Code: GitHub Related to: SeaClear, Line Segment Detector

Final mission

Real-time ground truth validation of 3D pose estimation.

Context

I had to clean up a pool using a mop and constantly throwing out the accumulated water with a bucket that I stole from the cleaning ladies. Not cool.

After it was cleaned, we had to install a metalic grid on it’s bottom that will further be used to detect a reference coordinates point and how far the ROV has displaced from it.

First I had to detect the grid. For the picture above, the boys lend me a GoPro that I attached to an overhead support and shot 1 min worth of full HD video. Should definitely try out the algorithms with 4k.

Preprocessing the data

To make things easier, I applied a region of interest (found empirically) that only has the grid to worry about.

I had to keep it in mind when plotting the lines on the original video because I always had to add up the minimal x and y values.

After applying the ROI, I had to emphasize the vertical and horizontal lines of the grid before applying a detection algorithm. To do that, I:

  1. transformed the original frame into a gray image (BGR2GRAY)
  2. applied a Gaussian Blur to remove the background noise
  3. detected the edges of the frame through Canny
  4. Apply Dilation and Erosion — Morphological operations apply a structuring element to an input image and generate an output image. I used a kernel of . They help in:
    • Removing noise,
    • Isolation of individual elements and joining disparate elements in an image,
    • Finding of intensity bumps or holes in an image.
gray = cv2.cvtColor(roi_frame, cv2.COLOR_BGR2GRAY)
blur = cv2.GaussianBlur(gray, (5,5), 0)
edges = cv2.Canny(blur, 50, 150, apertureSize=3)
kernel = np.ones((3,3), np.uint8)
edges = cv2.dilate(edges, kernel, iterations=2)
edges = cv2.erode(edges, kernel, iterations=2)
 
cv2.imwrite('canny.jpg', edges)

Postprocessing the data

Hough Transform

I tried to make it work with Probabilistic Hough transform, but it would not be consistent in the output results, no matter how good the preprocessing was

Line Segment Detector

So I tried a technique many people recommended - and that’s Line Segment Detector. It is aimed at detecting locally straight contours on images called line segments. Contours are zones of the image where the gray level is changing fast enough from dark to light or the opposite.

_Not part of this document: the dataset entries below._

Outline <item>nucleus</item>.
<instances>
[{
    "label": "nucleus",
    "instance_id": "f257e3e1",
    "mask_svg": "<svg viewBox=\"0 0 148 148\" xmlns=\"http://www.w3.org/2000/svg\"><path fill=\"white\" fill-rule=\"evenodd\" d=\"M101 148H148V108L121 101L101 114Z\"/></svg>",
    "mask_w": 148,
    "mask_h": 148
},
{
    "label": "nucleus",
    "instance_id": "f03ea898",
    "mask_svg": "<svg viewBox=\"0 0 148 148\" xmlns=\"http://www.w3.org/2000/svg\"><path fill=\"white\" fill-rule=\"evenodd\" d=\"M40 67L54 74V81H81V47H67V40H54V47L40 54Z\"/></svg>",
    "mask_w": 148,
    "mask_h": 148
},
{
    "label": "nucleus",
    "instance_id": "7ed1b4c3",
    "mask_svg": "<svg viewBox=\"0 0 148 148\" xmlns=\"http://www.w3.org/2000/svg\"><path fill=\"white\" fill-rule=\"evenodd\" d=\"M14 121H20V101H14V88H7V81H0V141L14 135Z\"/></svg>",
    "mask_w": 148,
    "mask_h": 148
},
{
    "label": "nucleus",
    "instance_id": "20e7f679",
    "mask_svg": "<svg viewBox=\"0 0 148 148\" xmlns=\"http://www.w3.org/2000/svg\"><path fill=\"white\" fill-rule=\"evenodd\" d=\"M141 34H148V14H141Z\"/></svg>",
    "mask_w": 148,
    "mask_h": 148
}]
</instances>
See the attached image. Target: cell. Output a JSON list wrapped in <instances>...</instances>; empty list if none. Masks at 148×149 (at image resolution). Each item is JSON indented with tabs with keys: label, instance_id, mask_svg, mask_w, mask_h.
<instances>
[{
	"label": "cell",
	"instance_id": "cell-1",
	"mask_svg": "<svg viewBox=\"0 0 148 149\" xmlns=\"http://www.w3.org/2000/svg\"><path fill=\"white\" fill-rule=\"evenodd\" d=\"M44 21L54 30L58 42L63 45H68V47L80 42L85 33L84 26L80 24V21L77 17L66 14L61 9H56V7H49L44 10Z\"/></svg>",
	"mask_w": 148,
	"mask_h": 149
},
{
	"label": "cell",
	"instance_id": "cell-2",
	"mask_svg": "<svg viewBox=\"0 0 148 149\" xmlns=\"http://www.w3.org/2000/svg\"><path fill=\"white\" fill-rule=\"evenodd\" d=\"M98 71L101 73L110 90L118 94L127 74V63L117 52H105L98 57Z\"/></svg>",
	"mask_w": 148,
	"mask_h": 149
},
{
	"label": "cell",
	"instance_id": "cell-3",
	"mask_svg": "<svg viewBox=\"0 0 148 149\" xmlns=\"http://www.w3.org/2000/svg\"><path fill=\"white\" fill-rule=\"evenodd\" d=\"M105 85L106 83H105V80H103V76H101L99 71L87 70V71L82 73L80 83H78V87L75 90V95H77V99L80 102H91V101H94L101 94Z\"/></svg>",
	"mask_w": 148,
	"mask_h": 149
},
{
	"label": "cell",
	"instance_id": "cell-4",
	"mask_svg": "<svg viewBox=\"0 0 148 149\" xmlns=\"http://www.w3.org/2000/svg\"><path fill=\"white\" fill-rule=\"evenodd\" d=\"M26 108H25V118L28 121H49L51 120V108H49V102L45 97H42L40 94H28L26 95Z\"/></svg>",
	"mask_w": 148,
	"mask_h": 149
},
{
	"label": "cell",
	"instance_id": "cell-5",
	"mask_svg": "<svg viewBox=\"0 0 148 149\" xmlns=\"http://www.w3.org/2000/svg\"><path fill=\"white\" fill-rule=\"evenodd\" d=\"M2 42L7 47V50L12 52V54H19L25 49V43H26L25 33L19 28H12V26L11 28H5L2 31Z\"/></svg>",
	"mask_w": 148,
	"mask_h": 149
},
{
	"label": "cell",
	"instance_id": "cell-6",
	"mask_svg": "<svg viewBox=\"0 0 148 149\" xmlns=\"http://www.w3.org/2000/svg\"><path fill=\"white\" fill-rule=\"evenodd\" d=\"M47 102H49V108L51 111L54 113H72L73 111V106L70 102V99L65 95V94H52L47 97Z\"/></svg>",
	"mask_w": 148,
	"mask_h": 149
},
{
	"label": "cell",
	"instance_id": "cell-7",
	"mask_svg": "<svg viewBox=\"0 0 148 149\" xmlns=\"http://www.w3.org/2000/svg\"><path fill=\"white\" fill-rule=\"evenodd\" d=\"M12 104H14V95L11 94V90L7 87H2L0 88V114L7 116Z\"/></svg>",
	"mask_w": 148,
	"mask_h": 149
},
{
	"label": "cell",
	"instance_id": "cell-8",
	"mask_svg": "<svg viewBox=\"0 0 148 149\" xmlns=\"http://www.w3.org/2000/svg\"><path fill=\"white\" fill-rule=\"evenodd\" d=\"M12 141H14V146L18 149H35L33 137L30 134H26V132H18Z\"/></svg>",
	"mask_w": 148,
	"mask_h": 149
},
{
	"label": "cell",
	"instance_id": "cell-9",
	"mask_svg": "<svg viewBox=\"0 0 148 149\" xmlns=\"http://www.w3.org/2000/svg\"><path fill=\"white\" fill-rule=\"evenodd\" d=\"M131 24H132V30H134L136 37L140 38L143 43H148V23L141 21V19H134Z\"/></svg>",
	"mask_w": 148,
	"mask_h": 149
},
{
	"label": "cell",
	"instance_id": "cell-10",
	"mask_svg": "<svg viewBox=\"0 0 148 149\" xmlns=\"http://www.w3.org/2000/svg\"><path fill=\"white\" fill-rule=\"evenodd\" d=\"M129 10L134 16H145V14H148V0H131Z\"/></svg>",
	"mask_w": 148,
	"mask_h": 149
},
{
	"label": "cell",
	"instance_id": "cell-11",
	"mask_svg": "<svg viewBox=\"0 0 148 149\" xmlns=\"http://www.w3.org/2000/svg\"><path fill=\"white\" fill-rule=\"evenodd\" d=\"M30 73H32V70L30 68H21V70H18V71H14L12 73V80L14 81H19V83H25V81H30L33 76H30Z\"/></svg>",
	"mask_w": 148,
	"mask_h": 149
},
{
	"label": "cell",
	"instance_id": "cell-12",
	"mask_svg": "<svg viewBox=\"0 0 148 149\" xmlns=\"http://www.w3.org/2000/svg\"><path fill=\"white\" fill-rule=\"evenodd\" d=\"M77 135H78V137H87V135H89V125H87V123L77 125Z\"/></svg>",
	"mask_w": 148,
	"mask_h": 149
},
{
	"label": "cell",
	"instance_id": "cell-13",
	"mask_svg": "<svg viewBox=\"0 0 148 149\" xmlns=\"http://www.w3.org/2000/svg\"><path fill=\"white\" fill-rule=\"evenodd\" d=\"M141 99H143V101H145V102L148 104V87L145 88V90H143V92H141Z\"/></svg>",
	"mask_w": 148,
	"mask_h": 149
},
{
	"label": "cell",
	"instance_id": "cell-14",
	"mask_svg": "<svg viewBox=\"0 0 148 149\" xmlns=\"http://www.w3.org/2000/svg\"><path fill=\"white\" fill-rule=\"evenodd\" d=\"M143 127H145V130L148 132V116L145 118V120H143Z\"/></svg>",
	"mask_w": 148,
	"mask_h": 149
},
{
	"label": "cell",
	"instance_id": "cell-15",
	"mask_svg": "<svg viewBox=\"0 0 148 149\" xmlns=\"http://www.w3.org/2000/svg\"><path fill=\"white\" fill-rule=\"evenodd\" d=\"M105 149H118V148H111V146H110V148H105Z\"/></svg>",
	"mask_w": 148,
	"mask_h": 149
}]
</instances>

I dedicated a whole page to this subject - Line Segment Detector.

I filtered the background noise and actual dirt from the pool with constraining that a segment should at least have a minimal length of 40px.

lsd = cv2.createLineSegmentDetector(0)
# Use cv2.ximgproc.createFastLineDetector() for OpenCV newer than 4.1.0!
lsd_lines = lsd.detect(edges)[0]
horizontal_lines, vertical_lines = self.computeGridLines(lsd_lines)

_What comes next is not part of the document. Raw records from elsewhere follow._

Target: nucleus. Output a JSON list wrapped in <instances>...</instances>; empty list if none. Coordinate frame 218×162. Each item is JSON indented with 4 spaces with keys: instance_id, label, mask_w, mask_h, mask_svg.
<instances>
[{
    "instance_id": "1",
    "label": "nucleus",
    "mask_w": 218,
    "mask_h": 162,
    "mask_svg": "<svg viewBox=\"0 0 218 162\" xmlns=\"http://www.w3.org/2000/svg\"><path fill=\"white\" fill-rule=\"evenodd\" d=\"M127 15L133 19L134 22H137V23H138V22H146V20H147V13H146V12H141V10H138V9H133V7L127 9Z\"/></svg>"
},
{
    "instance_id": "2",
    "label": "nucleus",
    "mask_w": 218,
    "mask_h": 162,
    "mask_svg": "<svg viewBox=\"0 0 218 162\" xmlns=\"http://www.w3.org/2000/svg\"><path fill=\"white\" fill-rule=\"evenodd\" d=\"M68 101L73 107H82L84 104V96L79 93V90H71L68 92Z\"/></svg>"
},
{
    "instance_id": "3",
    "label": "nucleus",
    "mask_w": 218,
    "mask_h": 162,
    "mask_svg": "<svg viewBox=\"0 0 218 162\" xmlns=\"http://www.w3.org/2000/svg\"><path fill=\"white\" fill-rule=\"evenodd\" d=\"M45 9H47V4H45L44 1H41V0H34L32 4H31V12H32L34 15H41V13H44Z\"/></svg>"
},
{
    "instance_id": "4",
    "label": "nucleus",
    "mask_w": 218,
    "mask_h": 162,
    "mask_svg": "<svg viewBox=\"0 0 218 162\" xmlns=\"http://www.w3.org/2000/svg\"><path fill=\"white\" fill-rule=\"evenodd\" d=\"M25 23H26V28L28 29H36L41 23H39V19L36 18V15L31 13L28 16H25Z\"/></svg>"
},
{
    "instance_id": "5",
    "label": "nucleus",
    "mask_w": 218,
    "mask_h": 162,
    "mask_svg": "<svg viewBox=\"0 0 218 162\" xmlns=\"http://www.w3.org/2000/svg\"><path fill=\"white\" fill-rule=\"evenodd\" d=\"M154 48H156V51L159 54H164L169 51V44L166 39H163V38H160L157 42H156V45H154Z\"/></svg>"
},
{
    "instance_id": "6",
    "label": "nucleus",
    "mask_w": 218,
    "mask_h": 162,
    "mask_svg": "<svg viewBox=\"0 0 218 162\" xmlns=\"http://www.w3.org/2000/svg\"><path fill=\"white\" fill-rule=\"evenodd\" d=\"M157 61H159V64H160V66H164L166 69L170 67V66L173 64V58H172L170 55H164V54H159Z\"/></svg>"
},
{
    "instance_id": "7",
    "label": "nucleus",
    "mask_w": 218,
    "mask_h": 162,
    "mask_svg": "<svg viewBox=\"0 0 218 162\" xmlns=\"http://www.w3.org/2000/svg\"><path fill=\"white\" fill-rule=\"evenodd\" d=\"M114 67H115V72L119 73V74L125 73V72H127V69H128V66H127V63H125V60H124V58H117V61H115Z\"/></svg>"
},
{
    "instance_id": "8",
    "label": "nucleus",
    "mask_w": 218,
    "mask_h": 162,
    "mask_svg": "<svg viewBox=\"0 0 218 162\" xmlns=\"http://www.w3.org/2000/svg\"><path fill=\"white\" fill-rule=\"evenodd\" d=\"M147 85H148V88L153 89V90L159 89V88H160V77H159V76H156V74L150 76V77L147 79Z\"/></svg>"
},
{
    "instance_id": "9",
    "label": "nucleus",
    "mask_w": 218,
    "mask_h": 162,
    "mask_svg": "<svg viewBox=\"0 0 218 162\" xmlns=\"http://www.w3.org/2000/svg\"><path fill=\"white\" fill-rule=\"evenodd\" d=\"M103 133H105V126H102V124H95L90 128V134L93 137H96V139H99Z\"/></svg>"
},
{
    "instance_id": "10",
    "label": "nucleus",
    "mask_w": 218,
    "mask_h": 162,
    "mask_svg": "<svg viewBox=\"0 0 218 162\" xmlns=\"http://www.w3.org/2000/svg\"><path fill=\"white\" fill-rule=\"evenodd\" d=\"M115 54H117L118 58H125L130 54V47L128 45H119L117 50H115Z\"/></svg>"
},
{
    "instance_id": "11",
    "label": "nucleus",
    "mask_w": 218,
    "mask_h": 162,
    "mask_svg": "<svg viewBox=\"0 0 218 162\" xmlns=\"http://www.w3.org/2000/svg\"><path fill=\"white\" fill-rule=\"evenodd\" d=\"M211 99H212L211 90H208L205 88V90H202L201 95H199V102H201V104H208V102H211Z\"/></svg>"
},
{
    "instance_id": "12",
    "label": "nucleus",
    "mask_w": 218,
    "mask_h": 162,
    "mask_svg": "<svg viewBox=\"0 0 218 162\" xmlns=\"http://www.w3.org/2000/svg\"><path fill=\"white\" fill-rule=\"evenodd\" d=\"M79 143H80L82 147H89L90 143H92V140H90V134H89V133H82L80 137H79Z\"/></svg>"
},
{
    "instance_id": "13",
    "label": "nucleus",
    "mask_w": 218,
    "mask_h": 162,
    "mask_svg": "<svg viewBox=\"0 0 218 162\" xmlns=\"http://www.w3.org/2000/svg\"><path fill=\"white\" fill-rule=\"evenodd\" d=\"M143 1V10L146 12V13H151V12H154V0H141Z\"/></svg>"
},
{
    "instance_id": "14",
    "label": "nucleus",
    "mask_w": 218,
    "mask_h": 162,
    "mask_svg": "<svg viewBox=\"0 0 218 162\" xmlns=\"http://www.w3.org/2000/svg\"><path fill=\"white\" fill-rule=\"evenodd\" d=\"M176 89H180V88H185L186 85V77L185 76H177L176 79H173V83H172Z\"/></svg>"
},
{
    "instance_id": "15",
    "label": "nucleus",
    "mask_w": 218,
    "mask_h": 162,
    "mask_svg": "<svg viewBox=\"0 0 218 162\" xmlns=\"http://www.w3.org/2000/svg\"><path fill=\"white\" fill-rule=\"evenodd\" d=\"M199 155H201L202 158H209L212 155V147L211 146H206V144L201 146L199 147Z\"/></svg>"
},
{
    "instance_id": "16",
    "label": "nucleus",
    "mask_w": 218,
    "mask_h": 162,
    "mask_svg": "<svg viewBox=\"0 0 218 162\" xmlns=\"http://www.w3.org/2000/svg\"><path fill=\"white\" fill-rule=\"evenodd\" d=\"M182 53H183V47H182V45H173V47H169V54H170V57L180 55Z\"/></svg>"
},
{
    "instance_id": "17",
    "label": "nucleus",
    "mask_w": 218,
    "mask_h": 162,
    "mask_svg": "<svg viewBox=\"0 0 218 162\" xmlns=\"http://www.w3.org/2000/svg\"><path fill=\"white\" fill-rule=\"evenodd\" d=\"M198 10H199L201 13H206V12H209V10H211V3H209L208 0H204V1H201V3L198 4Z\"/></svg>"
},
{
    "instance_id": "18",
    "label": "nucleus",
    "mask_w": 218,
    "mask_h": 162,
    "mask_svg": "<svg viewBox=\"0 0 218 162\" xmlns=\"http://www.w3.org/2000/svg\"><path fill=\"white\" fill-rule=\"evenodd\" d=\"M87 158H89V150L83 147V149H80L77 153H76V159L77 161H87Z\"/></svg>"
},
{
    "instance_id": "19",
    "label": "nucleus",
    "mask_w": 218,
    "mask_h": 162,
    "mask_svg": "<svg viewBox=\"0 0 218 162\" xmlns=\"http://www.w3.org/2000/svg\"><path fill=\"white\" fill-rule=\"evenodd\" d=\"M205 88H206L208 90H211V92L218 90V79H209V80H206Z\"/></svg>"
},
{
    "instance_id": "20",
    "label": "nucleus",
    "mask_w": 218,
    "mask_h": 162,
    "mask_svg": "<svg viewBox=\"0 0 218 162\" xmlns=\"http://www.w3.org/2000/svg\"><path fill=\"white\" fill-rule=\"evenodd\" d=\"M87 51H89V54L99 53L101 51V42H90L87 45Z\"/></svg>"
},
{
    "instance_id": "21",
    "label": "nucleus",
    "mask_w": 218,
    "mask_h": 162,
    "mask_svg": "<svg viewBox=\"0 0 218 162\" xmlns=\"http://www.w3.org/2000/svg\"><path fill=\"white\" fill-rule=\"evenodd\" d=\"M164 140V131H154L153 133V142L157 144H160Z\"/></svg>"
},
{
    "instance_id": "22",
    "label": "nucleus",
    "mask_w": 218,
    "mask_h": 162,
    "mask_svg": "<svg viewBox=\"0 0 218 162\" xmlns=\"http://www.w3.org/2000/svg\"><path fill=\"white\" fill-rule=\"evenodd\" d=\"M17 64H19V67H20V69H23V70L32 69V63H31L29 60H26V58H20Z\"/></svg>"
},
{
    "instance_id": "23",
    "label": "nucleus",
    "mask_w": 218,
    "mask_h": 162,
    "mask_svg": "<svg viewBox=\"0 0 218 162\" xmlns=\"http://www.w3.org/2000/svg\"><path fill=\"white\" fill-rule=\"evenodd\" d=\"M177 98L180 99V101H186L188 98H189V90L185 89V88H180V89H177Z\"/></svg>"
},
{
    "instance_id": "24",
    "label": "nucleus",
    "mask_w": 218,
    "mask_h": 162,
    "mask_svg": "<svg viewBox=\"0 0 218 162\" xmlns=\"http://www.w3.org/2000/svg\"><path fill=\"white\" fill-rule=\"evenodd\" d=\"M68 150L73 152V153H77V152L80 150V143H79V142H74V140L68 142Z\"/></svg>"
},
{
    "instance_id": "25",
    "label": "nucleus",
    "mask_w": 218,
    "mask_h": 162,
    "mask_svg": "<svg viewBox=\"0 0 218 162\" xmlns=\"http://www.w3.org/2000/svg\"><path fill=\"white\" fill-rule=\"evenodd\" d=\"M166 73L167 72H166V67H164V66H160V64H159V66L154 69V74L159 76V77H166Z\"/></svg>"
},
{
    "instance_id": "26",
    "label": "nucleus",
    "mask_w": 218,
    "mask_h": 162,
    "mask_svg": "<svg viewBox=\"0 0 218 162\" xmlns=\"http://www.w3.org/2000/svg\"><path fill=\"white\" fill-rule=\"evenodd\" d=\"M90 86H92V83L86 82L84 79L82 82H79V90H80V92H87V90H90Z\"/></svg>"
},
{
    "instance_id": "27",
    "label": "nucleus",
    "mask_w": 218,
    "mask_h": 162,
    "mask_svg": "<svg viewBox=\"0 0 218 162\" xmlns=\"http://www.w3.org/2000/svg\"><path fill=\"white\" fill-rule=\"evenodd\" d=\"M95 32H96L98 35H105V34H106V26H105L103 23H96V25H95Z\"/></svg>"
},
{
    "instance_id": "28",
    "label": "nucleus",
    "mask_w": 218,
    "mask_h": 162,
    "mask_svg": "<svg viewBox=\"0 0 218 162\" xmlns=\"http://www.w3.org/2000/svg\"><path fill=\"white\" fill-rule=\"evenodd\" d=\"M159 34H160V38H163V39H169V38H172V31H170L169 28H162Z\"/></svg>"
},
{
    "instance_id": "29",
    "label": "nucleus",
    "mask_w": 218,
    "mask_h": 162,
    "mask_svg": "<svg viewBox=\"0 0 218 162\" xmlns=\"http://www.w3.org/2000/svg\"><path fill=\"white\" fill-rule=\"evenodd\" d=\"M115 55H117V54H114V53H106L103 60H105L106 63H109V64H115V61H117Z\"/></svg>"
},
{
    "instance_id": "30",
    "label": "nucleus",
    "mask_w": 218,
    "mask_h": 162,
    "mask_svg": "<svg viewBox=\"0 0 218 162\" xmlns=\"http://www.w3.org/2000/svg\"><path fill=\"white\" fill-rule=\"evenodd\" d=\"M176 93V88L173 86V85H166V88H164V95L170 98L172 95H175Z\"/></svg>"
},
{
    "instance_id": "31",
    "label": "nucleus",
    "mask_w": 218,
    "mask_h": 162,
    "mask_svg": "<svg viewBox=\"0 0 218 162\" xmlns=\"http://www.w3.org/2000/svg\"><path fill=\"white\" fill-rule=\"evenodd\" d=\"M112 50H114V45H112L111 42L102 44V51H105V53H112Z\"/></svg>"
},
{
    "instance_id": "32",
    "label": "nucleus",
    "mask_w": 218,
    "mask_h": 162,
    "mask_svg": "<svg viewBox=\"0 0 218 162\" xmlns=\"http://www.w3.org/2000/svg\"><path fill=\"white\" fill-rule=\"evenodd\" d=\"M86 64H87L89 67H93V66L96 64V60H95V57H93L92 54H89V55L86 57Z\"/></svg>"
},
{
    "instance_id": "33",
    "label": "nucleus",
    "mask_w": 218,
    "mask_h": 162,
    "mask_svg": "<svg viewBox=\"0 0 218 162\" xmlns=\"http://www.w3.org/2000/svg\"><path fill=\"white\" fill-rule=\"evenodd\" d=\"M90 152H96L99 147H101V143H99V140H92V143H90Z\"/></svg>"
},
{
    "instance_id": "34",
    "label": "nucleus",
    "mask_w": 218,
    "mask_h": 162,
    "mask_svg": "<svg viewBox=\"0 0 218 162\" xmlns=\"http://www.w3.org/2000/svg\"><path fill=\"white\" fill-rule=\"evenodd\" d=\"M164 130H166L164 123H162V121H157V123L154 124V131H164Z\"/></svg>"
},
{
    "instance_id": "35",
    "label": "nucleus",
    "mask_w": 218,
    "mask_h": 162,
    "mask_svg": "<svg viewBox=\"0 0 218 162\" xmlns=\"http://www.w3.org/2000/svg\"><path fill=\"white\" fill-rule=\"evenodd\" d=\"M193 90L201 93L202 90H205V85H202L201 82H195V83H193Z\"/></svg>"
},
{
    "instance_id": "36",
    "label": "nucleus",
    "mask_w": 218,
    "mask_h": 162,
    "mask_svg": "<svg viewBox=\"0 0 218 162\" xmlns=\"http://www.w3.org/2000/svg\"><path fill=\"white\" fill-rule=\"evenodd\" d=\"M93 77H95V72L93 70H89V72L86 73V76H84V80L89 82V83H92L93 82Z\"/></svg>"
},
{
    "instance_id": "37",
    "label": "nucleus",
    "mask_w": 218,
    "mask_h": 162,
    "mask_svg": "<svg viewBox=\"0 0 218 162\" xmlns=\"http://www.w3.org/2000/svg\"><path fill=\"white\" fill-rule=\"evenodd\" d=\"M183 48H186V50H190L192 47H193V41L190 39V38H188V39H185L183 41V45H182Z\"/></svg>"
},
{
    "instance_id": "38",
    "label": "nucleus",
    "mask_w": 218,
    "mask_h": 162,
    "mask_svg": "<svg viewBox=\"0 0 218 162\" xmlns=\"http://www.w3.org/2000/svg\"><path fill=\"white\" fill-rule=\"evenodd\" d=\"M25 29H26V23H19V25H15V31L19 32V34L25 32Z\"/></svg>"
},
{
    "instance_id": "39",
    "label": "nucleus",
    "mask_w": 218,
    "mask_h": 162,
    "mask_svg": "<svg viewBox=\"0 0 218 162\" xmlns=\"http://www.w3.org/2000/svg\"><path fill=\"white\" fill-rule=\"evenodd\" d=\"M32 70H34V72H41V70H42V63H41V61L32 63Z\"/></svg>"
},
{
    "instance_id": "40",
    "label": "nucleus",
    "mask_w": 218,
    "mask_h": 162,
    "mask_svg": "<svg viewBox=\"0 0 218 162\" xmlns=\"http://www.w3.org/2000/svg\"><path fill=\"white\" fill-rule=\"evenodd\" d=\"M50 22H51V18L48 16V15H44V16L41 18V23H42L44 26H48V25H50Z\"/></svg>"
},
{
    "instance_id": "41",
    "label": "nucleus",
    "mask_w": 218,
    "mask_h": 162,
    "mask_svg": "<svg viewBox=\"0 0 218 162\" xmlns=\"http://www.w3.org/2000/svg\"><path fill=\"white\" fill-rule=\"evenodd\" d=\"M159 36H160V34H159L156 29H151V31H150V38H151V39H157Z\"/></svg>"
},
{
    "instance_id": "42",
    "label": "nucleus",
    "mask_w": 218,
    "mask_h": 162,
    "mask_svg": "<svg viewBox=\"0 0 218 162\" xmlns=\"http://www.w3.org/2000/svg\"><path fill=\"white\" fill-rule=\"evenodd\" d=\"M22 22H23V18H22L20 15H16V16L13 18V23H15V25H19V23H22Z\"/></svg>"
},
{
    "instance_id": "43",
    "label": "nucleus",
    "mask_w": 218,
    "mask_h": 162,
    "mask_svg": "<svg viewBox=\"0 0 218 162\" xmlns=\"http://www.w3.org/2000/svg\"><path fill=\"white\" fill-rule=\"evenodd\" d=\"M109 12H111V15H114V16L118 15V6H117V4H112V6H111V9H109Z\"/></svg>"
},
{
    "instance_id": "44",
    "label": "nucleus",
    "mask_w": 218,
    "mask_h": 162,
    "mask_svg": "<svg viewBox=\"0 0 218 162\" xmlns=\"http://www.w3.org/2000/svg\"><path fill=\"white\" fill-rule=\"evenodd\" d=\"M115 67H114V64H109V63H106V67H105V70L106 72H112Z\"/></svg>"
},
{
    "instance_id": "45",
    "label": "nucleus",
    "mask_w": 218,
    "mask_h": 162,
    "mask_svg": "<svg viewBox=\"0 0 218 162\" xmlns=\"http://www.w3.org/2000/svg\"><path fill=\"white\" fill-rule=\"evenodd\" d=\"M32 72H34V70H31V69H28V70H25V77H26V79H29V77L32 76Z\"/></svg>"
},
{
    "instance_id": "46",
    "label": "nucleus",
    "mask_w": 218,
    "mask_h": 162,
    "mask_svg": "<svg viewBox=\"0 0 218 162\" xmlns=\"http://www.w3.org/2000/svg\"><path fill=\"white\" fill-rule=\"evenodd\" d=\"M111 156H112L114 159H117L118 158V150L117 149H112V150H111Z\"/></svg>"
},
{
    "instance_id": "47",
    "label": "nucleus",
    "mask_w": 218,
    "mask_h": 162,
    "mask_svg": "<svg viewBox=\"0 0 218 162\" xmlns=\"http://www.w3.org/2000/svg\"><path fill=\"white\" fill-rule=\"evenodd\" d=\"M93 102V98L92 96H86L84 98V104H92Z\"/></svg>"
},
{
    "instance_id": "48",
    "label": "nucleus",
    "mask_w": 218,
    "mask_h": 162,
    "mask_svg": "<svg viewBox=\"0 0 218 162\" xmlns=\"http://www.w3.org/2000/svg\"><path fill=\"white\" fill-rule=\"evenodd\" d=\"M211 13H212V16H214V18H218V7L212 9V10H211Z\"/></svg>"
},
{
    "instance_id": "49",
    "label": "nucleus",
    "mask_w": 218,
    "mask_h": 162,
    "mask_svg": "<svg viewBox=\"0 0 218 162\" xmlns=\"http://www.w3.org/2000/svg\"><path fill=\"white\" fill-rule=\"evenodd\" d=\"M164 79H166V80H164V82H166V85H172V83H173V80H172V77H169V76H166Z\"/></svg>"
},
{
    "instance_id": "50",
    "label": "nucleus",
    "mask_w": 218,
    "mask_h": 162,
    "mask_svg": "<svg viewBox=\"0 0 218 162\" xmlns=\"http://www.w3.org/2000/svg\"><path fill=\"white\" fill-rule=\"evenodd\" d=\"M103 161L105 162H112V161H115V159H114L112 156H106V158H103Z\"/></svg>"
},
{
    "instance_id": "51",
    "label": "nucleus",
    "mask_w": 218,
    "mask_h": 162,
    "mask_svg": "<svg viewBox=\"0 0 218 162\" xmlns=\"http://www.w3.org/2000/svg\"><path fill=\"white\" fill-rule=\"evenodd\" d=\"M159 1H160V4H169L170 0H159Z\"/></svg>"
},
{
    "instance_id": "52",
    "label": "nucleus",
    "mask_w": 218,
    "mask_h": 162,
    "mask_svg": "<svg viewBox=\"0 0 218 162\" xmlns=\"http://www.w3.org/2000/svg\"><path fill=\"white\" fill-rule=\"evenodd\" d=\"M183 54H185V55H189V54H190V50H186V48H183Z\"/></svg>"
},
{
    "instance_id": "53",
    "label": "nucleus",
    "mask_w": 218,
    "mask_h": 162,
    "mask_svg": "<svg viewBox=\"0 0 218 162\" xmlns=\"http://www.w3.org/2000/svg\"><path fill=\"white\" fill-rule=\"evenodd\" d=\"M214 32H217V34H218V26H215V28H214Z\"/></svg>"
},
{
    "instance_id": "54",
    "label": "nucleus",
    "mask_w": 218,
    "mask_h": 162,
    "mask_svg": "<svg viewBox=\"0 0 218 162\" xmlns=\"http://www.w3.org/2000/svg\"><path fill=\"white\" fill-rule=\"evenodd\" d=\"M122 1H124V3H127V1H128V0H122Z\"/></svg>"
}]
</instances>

After sorting the LSD lines into horizontal and vertical, I get the width and height of a square on the metalic grid to compute the virtual grid.

self.generalWidth, self.generalHeight = self.getGridSquareParameters(horizontal_lines, vertical_lines)
 
def getGridSquareParameters(self, horizontal, vertical, iterations=10):
"""
Iterate through ROI to get the most accurate (width,height)[px] possible.
"""
width_list, height_list = [], []
for _ in range(iterations):
_, width = self.simplify_lines(horizontal, 'horizontal')
_, height = self.simplify_lines(vertical, 'vertical')
width_list.append(width)
height_list.append(height)
 
return np.mean(width_list), np.mean(height_list)

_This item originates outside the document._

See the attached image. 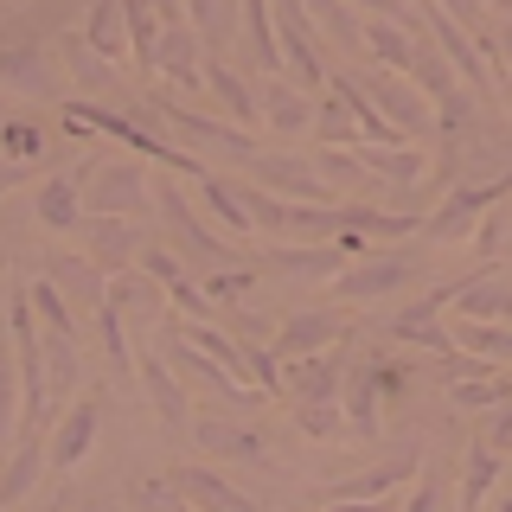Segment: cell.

To draw the rectangulars, OpenCV takes arguments as integers. So the final result could be off in the visual, but in calculus we use the float values!

I used linear algebra to overlay the virtual grid on the actual image.

Steps

I promise it makes sense!

  1. I click on a reference on the metalic grid,
  2. The algorithm overlays a virtual grid on top of it which will be used further to compute the displacement of the ROV from the reference point (ground truth),
  3. I can rotate the grid through keys Left Arrow or Right Arrow to fit as best as possible,
  4. Stream relative position to the chosen reference point.